Die Isländerin ließ von den Songs ihres letzten Studioalbums, „Biophilia“, von verschiedenen Künstlern Remixe anfertigen und veröffentlichte diese unter dem Titel „Bastards“ auf einer CD. Dabei ging es Björk nicht um die besten Einzeltracks, sondern um die „perfekte Remix-Auswahl, die als Ganzes funktioniert“. „Mich hat das unglaublich beeindruckt, wie ‚Biophilia‘ in diesen Remix-Versionen auf vollkommenes Neuland transportiert wird und dabei trotzdem die Essenz der jeweiligen Original-Tracks erhalten bleibt“, so die Sängerin. Tatsächlich funktioniert Björks Remix-Album „Bastards“ als eigenständiges Werk.
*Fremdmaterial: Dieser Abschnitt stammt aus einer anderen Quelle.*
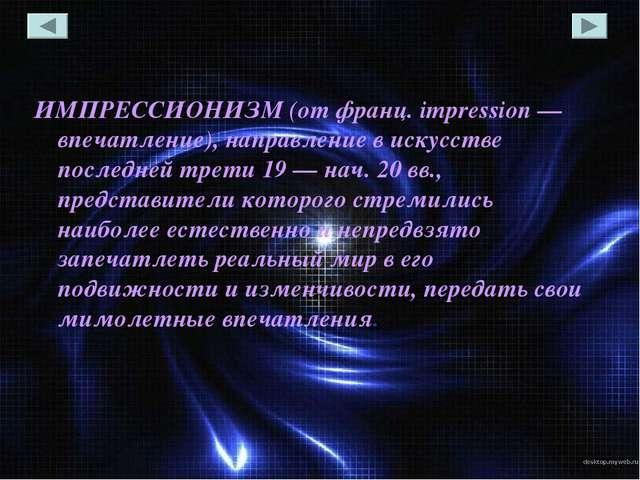 ИМПРЕССИОНИЗМ (от франц. impression — впечатление), направление в искусстве...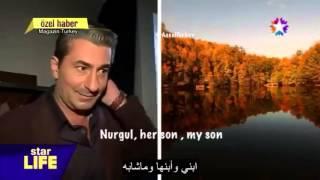 Erkan Petekkaya & Nurgul Yesilcay Starlife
Die Songs klingen anders als die Original-Versionen und können teilweise neuen Genres zugeordnet werden. „Crystalline“ in der Version von Omar Souleyman wird zu einer exotischen Bollywood-Nummer, während dasselbe Lied bei Matthew Herbert nach einem verschwurbelten Club-Track klingt.


Björk – „Mutual Core“

Ob Pop-Diva Madonna, Indie-Bands wie Bloc Party oder Soul-Queen Adele – Sänger und Sängerinnen sowie Bands aus den unterschiedlichsten musikalischen Ecken setzen auf Remixe. Künstler respektive deren Plattenfirmen vertrauen angesagten, namhaften Produzenten oder jungen, in Insider-Kreisen bekannten DJs die Songs an und vergeben regelmäßig Remix-Aufträge. Dadurch erreichen sie Hörer, die sich ansonsten möglicherweise nicht für ihre Musik interessieren würden.
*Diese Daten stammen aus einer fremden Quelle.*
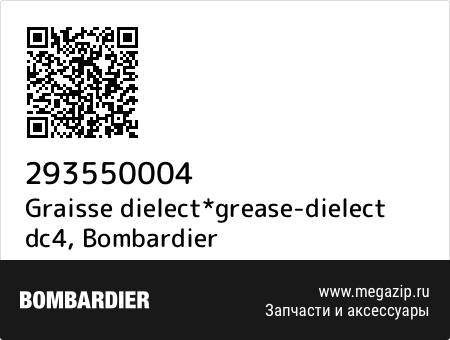 Graisse dielect*grease-dielect dc4, Bombardier 293550004 запчасти oem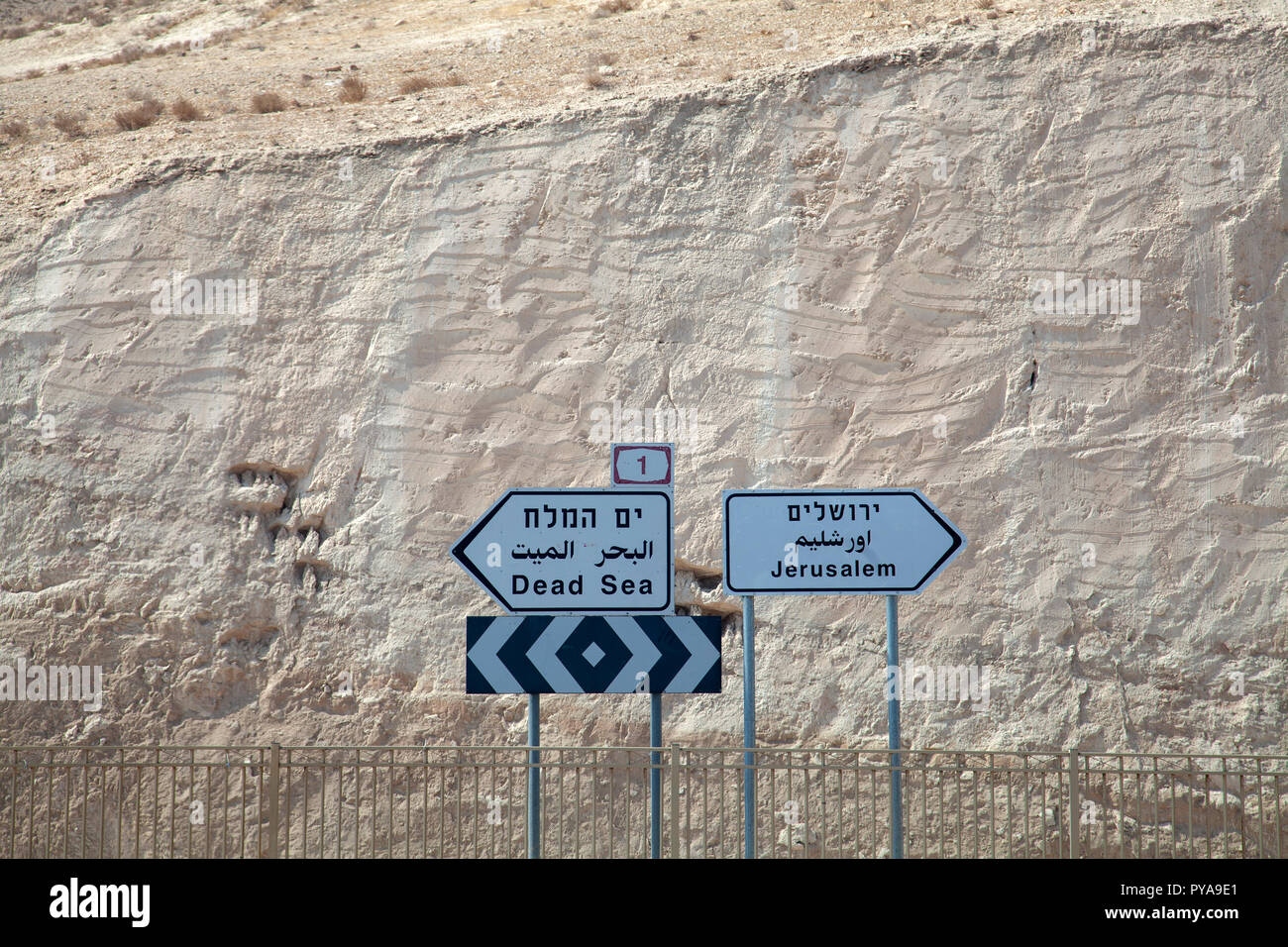 Signs in Judean Desert Pointing to Dead Sea and Jerusalem - Israel - Stock Image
Einige Musiker – wie Björk – legen ganze Remix-Alben vor. Bereits 1987 veröffentlichte Madonna mit „You Can Dance“ ein komplettes Remix-Album mit neuen Versionen von Songs ihrer ersten drei LPs. „J To Tha L-O! The Remixes“ von Jennifer Lopez war 2002 das erste Remix-Album, das auf Platz eins der US-Charts einstieg. Das erfolgreichste Remix-Album stammt von Michael Jackson. Sein 1997 veröffentlichtes Werk „Blood On The Dance Floor“, das neben acht Remixen seines Albums „HIStory“ auch fünf neue Songs enthielt, gilt als bis dato meistverkauftes Remix-Album.

Was ist ein Remix?
Ein Remix ist die Neuabmischung eines bestimmten Songs. Im Unterschied zur Cover-Version werden beim Remix die Bestandteile des Originals neu arrangiert und zusammengesetzt. Es werden also zum Beispiel Gesangsparts weggelassen oder verfremdet, das Tempo wird verändert, zusätzliche Instrumente hinzugefügt oder Klangeffekte entfernt. Diese Neuinterpretation kann dann dem Original nach wie vor sehr ähnlich sein oder nur noch Fragmente davon enthalten und nach einem komplett neuen Song klingen. „Ich versuche für mich wichtige Elemente herauszuarbeiten und im neuen Kontext zu präsentieren. Der gesteckte Rahmen bleibt dabei in erster Linie Clubkompatibel“, bringt es DJ Wankelmut auf den Punkt.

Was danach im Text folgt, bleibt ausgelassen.